KIEV, Ukraine (AP) — An Associated Press reporter has seen the bodies of several protesters at the edge of the protest encampment in downtown Kiev, hours after the country's embattled president and top opposition leaders met and called for a truce and negotiations.
A medic for the protesters, Bohdan Soloviy, says eight protesters were killed by gunfire on Thursday as demonstrators tried to take control of a building near the encampment that has becoming a focal point of protests against President Viktor Yanukovych and his decision to shun closer ties with the EU and tilt toward Moscow.
The two sides are locked in a battle over the identity of this nation of 46 million, whose loyalties are divided between Russia and the West, and parts of the country are in open revolt against the central government.
The latest bout of street violence began Tuesday when protesters attacked police lines and set fires outside parliament, accusing Yanukovych of ignoring their demands to enact constitutional reforms that would limit the president's power — a key opposition demand. Parliament, dominated by his supporters, was stalling on taking up a constitutional reform to limit presidential powers.
In a statement published early Thursday, the Ukrainian Health Ministry said 28 people have died and 287 have been hospitalized during the two days of street violence.
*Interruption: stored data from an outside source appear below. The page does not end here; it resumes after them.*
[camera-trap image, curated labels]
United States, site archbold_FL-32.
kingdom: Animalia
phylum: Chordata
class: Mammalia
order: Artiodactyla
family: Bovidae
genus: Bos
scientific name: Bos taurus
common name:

Protesters, who have set up a medical care facility in a downtown cathedral, say the numbers are significantly higher.
Ukrainian police said Thursday that more than 20 officers have been wounded by gunfire in the capital. A statement from the Interior Ministry on Thursday said the gunfire appeared to be coming from the national music conservatory, which is on the edge of the downtown square housing an extensive protest tent camp. It did not say when the officers were wounded, but added that they were receiving treatment on Thursday.
Also Thursday, the parliament building was evacuated because of fears protesters were preparing to storm it, said parliament spokeswoman Irina Karnelyuk.
The renewed clashes despite the declaration of truce follow days of violence, the most deadly since protests kicked off three months ago after Yanukovych shelved an association agreement with the European Union in favor of closer ties with Russia. After Yanukovych shelved the agreement with the EU, Russia announced a $15 billion bailout for Ukraine, whose economy is in tatters.
The ongoing violence on the square Thursday indicates that more radical elements among the protesters may be unwilling to observe the truce and may not be mollified by the prospects of negotiations. Although the initial weeks of protests were determinedly peaceful, radicals helped drive an outburst of clashes with police in January in which at least three people died, and the day of violence on Tuesday may have radicalized many more.
Political and diplomatic maneuvering has continued, with both Moscow and the West eager to gain influence over this former Soviet republic. Three EU foreign ministers — from Germany, France and Poland — are in Kiev Thursday to speak with both sides before an emergency EU meeting in Brussels to consider sanctions against those responsible for the recent violence in Ukraine.
President Barack Obama also stepped in to condemn the violence, warning Wednesday "there will be consequences" for Ukraine if it continues. The U.S. has raised the prospect of joining with the EU to impose sanctions against Ukraine.
Russia's Foreign Ministry, meanwhile, described the violence as an attempted coup and even used the phrase "brown revolution," an allusion to the Nazi rise to power in Germany in 1933. The ministry said Russia would use "all our influence to restore peace and calm."
Neither side had appeared willing to compromise, with the opposition insisting on Yanukovych's resignation and an early election and the president apparently prepared to fight until the end.